Questa capacità comunicativa affonda le radici nella cultura contadina dello scambio e della solidarietà: il pane condiviso, il lievito prestato, i semi tramandati, i prodotti donati tra famiglie rurali.
- La cucina contadina
Le donne hanno inoltre custodito e tramandato la cucina contadina, patrimonio immateriale straordinario fatto di memoria, semplicità e sapienza.
Una cucina nata dalla povertà ma capace di trasformare pochi ingredienti locali in piatti di straordinaria qualità. Una cucina sostenibile ante litteram: stagionale, territoriale, senza sprechi, profondamente legata alla terra.
Le ricette delle campagne siciliane e italiane sono arrivate fino a noi grazie alla trasmissione orale femminile: madri, nonne e contadine sono state le vere custodi del patrimonio gastronomico nazionale.
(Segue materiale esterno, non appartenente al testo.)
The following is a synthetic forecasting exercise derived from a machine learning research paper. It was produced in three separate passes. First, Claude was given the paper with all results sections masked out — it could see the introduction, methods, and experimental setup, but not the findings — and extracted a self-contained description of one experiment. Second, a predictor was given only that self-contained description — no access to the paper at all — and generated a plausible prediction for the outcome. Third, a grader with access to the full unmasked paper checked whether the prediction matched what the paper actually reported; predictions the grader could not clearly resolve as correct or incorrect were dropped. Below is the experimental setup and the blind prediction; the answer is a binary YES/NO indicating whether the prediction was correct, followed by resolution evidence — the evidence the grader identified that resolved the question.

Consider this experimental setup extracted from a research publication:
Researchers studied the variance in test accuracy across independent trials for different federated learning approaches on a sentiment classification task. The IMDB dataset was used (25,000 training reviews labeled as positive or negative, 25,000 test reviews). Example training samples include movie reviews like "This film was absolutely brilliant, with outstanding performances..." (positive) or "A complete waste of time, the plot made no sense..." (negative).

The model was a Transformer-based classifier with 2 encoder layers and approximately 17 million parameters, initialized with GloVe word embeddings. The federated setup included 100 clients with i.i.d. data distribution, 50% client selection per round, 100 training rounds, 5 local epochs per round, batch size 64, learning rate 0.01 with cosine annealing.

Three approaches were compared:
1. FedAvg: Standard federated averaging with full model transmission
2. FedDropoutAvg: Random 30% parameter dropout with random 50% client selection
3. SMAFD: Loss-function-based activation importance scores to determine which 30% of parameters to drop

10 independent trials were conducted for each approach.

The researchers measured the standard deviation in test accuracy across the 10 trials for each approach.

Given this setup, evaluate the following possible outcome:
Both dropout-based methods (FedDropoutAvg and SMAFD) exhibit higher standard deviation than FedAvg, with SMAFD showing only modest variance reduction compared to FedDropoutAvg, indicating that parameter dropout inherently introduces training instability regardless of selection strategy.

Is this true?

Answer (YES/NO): NO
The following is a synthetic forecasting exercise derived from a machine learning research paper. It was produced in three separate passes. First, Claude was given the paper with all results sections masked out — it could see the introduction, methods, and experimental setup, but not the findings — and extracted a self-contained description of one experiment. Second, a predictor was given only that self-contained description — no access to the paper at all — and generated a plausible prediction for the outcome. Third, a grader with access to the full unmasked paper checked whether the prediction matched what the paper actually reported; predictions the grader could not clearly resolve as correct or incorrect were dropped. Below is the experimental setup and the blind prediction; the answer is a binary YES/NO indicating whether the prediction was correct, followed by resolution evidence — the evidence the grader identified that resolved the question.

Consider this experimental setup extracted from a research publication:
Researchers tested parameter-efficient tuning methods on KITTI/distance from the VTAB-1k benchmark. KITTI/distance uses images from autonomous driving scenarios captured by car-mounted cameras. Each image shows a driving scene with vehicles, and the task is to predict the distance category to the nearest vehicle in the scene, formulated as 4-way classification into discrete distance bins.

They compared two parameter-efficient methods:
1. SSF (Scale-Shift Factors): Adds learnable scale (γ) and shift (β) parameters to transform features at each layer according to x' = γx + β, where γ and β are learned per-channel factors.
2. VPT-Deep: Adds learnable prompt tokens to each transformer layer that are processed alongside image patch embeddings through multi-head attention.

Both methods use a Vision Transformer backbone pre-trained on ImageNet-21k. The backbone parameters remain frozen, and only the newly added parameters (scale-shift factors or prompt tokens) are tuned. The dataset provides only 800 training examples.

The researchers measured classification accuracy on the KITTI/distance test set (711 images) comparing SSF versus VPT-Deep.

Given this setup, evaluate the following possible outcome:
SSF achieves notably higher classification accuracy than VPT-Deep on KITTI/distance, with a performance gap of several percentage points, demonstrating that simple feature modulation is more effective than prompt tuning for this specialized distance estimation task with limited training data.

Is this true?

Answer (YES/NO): YES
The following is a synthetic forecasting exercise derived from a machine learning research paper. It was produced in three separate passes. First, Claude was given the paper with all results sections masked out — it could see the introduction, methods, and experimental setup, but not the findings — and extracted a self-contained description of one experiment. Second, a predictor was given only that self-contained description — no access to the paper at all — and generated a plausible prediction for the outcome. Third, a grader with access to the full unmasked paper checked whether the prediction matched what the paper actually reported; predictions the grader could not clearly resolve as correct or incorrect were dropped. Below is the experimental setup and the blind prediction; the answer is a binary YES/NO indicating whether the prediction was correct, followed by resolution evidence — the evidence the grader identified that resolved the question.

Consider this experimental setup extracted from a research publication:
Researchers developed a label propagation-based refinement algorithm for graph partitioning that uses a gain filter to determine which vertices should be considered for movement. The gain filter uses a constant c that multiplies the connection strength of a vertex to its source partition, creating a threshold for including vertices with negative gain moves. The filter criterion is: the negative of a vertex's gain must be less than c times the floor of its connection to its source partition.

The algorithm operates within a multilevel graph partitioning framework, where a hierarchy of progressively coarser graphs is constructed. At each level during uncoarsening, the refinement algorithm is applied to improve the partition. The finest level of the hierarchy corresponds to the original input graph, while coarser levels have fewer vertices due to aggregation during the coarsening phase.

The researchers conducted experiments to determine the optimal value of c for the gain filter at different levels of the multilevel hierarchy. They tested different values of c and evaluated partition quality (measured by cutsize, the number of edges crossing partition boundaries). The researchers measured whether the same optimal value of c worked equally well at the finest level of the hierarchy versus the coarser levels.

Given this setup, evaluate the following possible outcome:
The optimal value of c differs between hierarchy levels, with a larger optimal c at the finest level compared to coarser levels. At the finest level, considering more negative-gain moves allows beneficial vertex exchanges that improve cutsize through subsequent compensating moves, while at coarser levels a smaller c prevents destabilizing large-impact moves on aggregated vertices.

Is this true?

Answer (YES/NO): NO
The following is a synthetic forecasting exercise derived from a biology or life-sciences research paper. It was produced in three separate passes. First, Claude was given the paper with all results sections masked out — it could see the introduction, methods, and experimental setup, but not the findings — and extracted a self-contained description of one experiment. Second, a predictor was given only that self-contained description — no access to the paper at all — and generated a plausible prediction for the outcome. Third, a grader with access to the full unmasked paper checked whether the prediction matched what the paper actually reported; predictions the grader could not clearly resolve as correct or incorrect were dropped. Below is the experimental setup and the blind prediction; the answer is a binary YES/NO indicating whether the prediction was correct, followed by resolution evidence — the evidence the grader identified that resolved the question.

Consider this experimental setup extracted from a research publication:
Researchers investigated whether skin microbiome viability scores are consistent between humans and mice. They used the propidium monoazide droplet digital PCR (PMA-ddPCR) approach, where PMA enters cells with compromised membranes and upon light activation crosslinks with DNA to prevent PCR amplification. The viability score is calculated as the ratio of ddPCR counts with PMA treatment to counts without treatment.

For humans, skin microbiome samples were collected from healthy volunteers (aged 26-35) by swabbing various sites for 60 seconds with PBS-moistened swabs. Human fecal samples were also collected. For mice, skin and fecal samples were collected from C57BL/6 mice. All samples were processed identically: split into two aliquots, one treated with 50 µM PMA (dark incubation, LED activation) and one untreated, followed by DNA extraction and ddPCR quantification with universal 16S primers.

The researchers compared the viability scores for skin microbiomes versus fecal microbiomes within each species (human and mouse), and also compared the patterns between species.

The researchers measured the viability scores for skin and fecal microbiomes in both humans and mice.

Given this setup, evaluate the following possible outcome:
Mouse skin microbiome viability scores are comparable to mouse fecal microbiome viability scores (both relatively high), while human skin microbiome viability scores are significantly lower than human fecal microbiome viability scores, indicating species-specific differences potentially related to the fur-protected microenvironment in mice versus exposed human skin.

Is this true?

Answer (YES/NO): NO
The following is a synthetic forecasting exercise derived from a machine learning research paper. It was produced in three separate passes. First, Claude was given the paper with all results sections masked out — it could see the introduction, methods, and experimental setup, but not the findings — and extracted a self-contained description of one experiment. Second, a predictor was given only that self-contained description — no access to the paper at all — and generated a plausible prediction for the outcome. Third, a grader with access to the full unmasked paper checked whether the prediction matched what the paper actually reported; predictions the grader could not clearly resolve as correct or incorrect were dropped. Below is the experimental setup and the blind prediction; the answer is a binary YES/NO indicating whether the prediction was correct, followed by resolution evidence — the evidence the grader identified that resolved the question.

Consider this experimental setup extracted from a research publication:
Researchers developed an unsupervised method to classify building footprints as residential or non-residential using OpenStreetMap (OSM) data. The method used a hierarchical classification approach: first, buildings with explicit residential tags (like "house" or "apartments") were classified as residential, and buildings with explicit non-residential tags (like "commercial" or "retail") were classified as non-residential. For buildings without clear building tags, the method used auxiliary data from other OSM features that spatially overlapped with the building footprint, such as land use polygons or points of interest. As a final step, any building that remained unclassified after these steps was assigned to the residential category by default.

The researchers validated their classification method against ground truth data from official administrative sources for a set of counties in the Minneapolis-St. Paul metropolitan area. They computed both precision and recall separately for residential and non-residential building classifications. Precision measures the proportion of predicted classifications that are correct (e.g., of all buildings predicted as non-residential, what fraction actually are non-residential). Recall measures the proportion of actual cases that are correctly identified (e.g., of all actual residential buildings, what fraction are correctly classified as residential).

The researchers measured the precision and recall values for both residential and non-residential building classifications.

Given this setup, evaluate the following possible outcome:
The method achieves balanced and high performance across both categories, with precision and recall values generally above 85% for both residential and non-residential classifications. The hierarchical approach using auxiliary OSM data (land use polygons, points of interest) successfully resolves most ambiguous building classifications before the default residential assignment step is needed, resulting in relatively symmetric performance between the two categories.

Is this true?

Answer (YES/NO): NO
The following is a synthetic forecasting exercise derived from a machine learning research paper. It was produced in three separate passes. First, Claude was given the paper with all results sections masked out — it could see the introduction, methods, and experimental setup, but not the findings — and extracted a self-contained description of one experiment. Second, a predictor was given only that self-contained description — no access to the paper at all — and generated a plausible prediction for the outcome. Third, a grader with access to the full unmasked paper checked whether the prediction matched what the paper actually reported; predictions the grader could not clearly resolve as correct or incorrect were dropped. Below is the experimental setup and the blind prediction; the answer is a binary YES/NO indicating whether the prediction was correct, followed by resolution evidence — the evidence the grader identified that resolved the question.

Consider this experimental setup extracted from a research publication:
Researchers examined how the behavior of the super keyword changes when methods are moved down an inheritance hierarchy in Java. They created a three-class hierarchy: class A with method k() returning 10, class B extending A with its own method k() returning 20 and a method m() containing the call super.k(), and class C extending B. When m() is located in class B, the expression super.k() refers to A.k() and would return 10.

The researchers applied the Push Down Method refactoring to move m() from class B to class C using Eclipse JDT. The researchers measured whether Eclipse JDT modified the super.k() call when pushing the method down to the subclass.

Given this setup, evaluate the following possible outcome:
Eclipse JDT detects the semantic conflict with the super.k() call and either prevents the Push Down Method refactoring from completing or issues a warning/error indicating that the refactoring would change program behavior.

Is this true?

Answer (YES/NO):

Oggi quella cucina è diventata uno dei motori del turismo enogastronomico e dell’identità del Made in Italy.
- Il ruolo delle donne nell’agricoltura del futuro
Ma il ruolo della donna nell’agricoltura contemporanea guarda anche al futuro. Le nuove imprenditrici agricole guidano aziende innovative, investono nel biologico, nella sostenibilità, nella digitalizzazione, nell’economia circolare e nella tutela della biodiversità. Molte giovani donne stanno tornando in campagna scegliendo l’agricoltura non come ripiego, ma come progetto di vita e di libertà. Sono donne laureate, preparate, capaci di coniugare tradizione e innovazione, identità e mercato globale.